_Work instruction_
Select from the data all lines with the word "wildebeest".

=== Available records ===

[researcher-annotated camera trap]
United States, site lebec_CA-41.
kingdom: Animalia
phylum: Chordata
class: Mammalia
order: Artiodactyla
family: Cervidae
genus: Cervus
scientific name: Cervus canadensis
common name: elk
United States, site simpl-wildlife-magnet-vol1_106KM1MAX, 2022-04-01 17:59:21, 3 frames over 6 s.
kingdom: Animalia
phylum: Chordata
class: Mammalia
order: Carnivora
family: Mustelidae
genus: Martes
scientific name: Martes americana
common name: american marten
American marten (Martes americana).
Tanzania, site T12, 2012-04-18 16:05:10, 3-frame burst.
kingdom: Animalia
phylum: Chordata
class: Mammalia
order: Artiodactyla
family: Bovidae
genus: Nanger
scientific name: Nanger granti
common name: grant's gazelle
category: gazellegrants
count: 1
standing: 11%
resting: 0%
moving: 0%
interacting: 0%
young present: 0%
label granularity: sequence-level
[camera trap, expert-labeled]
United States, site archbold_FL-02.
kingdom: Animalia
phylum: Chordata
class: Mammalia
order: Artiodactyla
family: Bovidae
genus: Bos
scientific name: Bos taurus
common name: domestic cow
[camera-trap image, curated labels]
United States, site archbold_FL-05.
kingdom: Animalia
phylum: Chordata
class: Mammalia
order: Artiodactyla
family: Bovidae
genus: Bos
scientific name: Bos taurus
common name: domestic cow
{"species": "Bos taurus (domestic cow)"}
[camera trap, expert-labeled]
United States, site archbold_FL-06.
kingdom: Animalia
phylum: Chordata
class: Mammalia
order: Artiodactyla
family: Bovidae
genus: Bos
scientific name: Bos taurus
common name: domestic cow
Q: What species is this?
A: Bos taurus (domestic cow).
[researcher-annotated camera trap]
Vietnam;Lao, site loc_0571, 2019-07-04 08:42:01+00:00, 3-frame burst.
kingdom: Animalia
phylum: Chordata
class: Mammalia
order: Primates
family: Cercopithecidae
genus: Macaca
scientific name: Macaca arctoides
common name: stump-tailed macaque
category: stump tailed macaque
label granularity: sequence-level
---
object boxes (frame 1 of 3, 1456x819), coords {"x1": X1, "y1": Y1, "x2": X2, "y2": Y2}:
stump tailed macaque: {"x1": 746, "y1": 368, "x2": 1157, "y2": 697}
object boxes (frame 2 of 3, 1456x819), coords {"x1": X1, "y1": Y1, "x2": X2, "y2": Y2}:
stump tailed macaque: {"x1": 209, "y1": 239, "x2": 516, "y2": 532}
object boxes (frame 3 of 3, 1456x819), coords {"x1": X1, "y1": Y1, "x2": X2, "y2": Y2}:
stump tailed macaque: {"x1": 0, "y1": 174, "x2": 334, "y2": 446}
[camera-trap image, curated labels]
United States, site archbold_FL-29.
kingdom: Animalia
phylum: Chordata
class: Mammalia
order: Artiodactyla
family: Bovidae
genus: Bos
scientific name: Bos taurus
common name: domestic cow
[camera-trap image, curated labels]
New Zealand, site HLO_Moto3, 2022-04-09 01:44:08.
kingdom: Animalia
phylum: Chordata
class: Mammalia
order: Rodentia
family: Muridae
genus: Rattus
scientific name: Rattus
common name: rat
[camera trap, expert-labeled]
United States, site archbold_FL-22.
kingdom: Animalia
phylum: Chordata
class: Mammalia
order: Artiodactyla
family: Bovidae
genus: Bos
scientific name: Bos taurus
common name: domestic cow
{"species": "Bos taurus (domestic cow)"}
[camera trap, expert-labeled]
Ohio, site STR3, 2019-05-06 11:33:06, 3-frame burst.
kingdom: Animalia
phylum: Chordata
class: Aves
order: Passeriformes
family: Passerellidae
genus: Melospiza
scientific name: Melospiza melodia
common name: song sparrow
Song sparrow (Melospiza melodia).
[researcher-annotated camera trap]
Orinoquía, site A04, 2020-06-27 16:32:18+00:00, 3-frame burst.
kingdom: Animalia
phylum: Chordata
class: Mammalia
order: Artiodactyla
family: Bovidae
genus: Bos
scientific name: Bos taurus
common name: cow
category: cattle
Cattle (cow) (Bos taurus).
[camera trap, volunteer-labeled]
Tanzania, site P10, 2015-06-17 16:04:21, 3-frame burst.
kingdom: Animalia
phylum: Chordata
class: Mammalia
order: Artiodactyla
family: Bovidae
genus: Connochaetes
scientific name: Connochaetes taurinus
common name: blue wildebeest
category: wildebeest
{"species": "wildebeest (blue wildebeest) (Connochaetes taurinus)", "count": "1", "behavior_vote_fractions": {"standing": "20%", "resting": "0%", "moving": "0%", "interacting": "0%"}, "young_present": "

===

_Exercise answer_
common name: blue wildebeest
category: wildebeest
{"species": "wildebeest (blue wildebeest) (Connochaetes taurinus)", "count": "1", "behavior_vote_fractions": {"standing": "20%", "resting": "0%", "moving": "0%", "interacting": "0%"}, "young_present": "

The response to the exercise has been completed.